Stress-induced hypertension can lead to heart problems that can harm your health for the rest of your life.

Because of the demands of their business, many busy executives do not eat right or exercise. This leads to unhealthy weight gain. When you add excessive levels of job related stress into the mix, you have the perfect recipe for several health problems.

High blood pressure increases the load on vital organs of the body. Organs like the kidneys and liver may be so objectionable that they no longer function properly.

While they are not definite indicators, some of the symptoms of high blood pressure include feelings of lethargy and low energy, increased frequency of urination, severe headaches, dizziness and nausea.

What can a person in a high-stress job that is done to avoid hypertension? It is not always possible to avoid stressful situations, but you can take steps to minimize the impact.

Ask yourself, Are you creating a work environment where you are considered indispensable in your job? Do you or others feel that work will never be done without the direct presence and intervention?

Such environment can generate plenty of stress and send your blood pressure levels dangerously high.

Acknowledging that there is not indispensable and that life and business will continue without you. In any case, you will serve your work better if you do not drive stress levels high for yourself or others.

Often, it is a matter of determining your priorities. Give some serious thought to what really matters to you. Not what you think others expect you. If what you have is not in line with what you want, start making changes.

If you think you are overloaded at work, ask that some of your duties be given to others in your office.

Consult with your doctor about the ideal weight for you and if necessary, begin a weight loss program under her supervision.

Find out from your doctor what exercise program would suit you best.
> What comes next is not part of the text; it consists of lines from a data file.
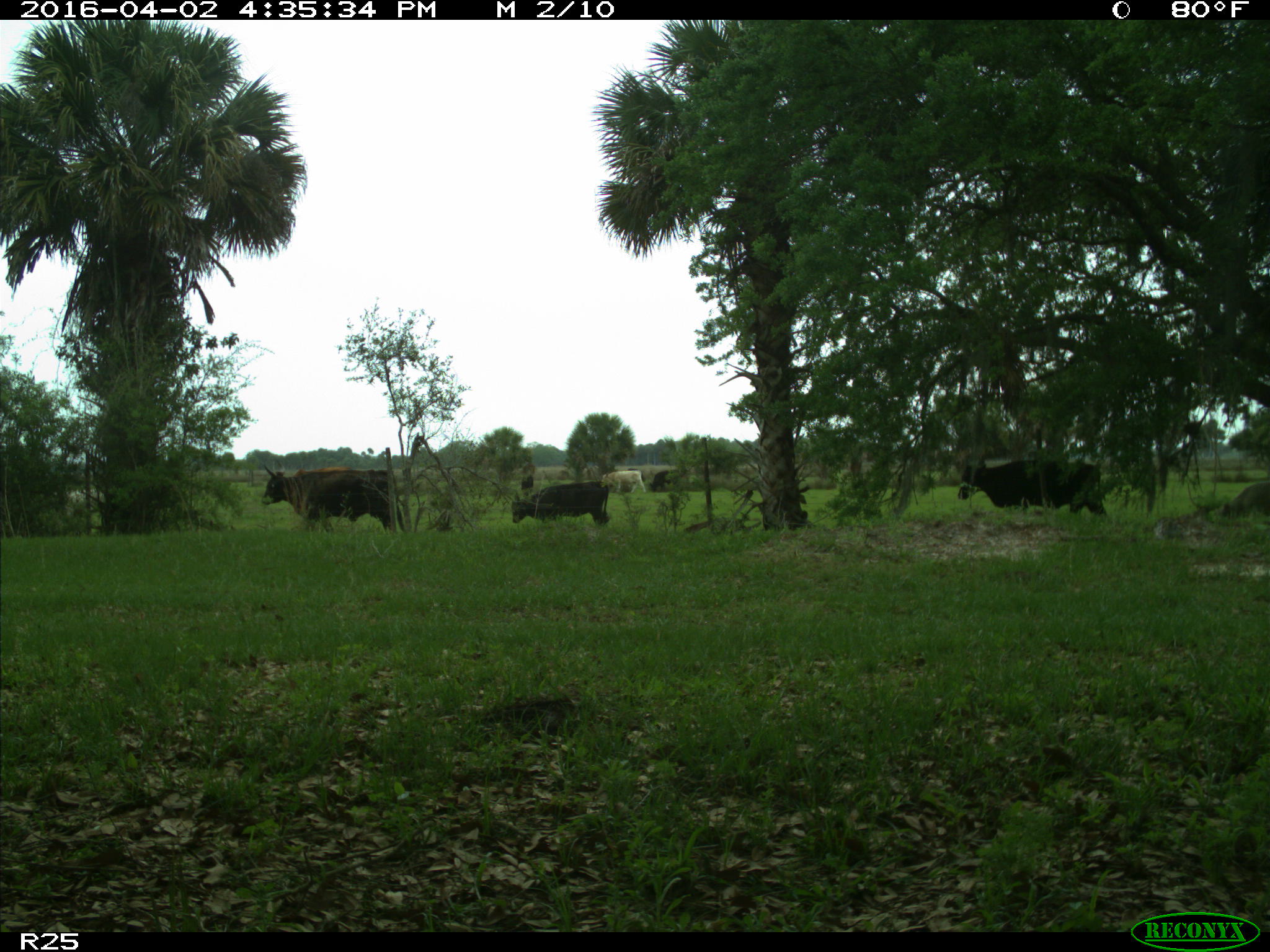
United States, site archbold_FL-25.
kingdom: Animalia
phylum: Chordata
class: Mammalia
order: Artiodactyla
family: Bovidae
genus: Bos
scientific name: Bos taurus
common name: domestic cow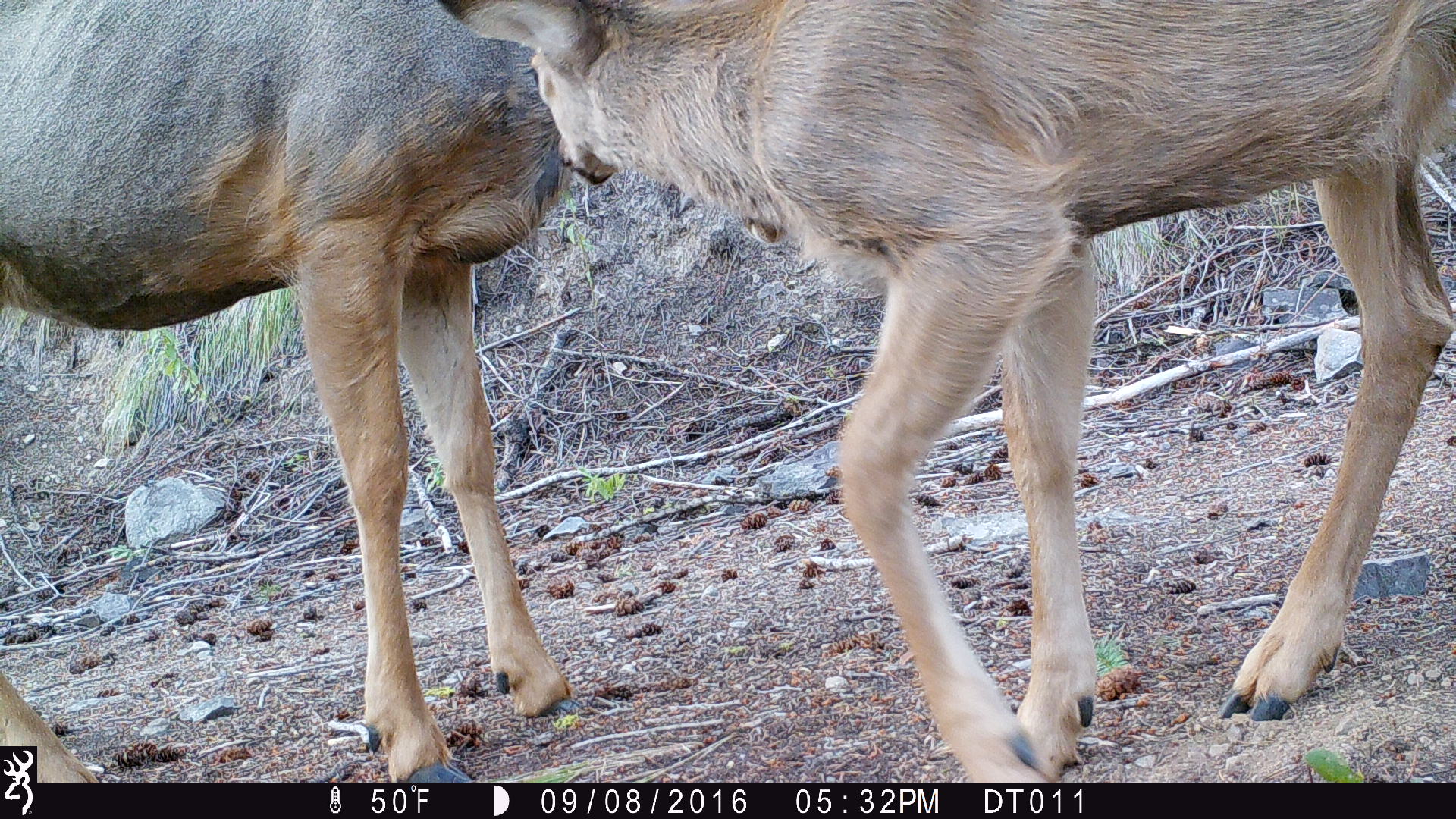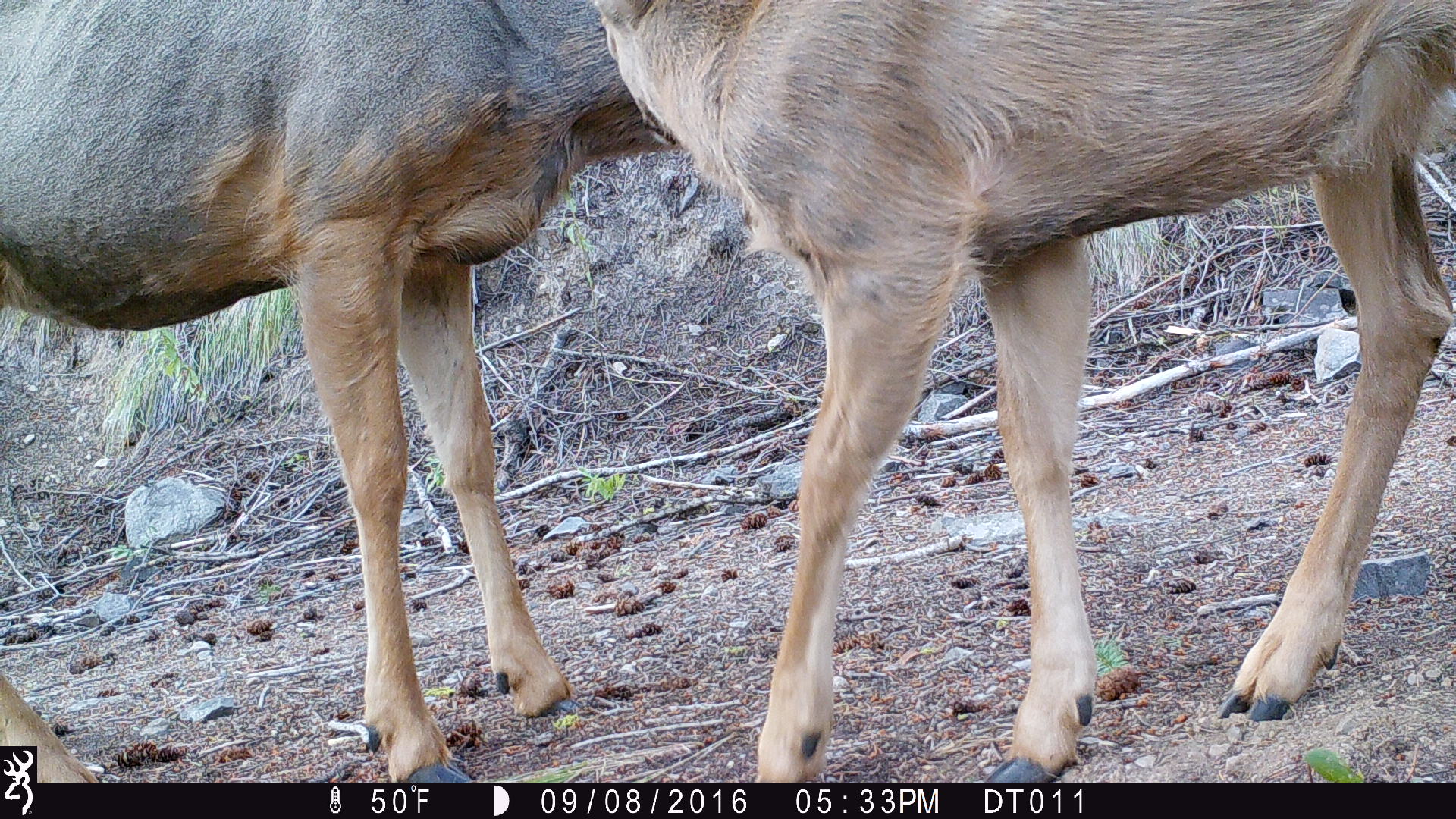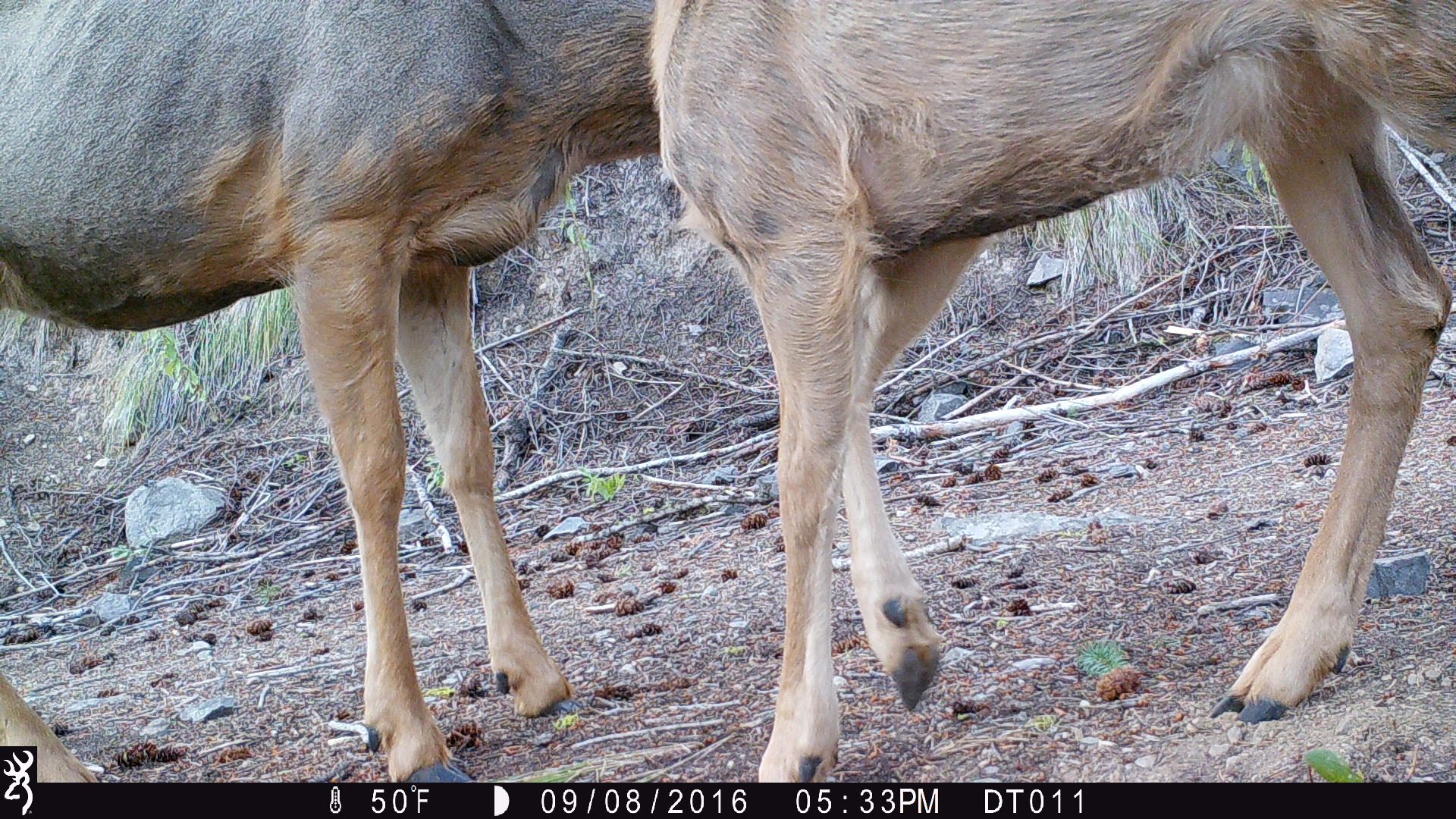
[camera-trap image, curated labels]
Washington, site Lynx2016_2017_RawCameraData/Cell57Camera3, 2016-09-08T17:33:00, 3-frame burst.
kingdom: Animalia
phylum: Chordata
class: Mammalia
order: Artiodactyla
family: Cervidae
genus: Odocoileus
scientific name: Odocoileus hemionus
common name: mule deer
Odocoileus hemionus (mule deer). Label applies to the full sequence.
Make a commitment to exercise regularly and do it.

If your doctor recommends dietary changes such as limiting salt intake to reduce the risk of hypertension, stick to it.

Many people claim that regular meditation can help lower blood pressure. Even five to ten minutes a day can help.

You do not need to do any esoteric tricks to get the benefits of meditation. Keep it simple. Sitting in a comfortable position, relax the body and mind and calm your mind as much as possible. If you prefer, quietly watch your breath flow in and out, without trying to control it in any way.

Do not get worked up about the fact that you can not relax completely or reach perfect stillness of mind. Which is not required in every case.

A series of small changes will add up to a big difference in a state of health. Do what is necessary to limit the stress and blood pressure to manageable levels.